The Dzveli Gavazi church of the Mother of God (ძველი გავაზის ღვთისმშობლის ეკლესია) is an early medieval Christian church in the eastern Georgian region of Kakheti. It is a tetraconch with the dome positioned over the centre of the square. Exactly when Dzveli Gavazi was built is not known. The church is dated on typological grounds to the 6th century, but it was reworked with the addition of an ambulatory at a later date, probably in the 9th century, and substantially repaired in 1852. The church is inscribed on the list of the Immovable Cultural Monuments of National Significance of Georgia.

== History ==
The Dzveli Gavazi church is located at the village of Akhalsopeli in the Qvareli Municipality, at the foot of the Greater Caucasus. Its name, meaning "old Gavazi", reflects the fact that the villagers—plagued by marauding raids from neighboring Dagestan—abandoned their homes in the early 18th century and moved to the banks of the Alazani where they founded Akhali Gavazi, "new Gavazi". Under the Russian rule, Prince Ivane Amilkhvari, aide-de-camp to the viceroy Mikhail Vorontsov, engineered resettlement of the abandoned village—naming it Akhalsopeli, "a new village"—in 1850 and had the old church restored two years later, an event commemorated in a text inscribed on a red stone slab, mounted above the south doorway in the ambulatory. In 1971, an archaeological expedition from the Georgian National Museum unearthed 35 burials in the churchyard, with artifacts dating from the 10th century into the 18th.

== Layout ==
The Dzveli Gavazi church is a tetraconch, its four semicircular apses, with conchs, projecting each from one side of a square.
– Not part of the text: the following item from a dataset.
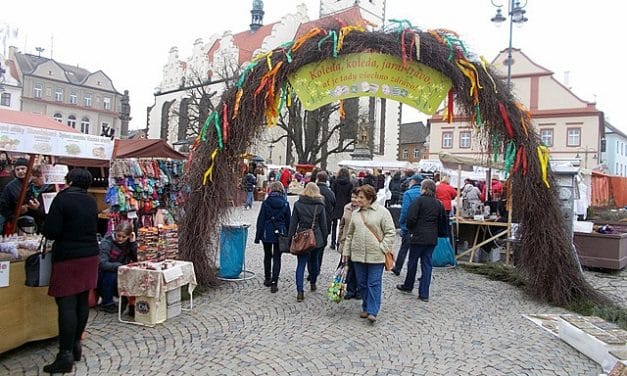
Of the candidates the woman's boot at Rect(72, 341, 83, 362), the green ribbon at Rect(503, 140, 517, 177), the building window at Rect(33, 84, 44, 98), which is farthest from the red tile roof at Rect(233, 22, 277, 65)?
the woman's boot at Rect(72, 341, 83, 362)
Wrapping around three-quarters of the tetraconch is an ambulatory, which terminates at the north apse. The edifice is topped by the centrally located dome which is based on an octagonal drum, pierced by three windows, one each on the east, south, and west. Transition from the square to the circle of the dome is effected through pendentives, which spring from four semicircular rubble-built columns without the intervening unifying element of a capital. Dzveli Gavazi has an analogue in Kakheti, the similarly quatrefoil church at Ninotsminda; the region was otherwise dominated in the early Middle Ages by the "three-church basilica" type, that is, a basilica with two separate apsed side-aisles to the north and south of the central nave.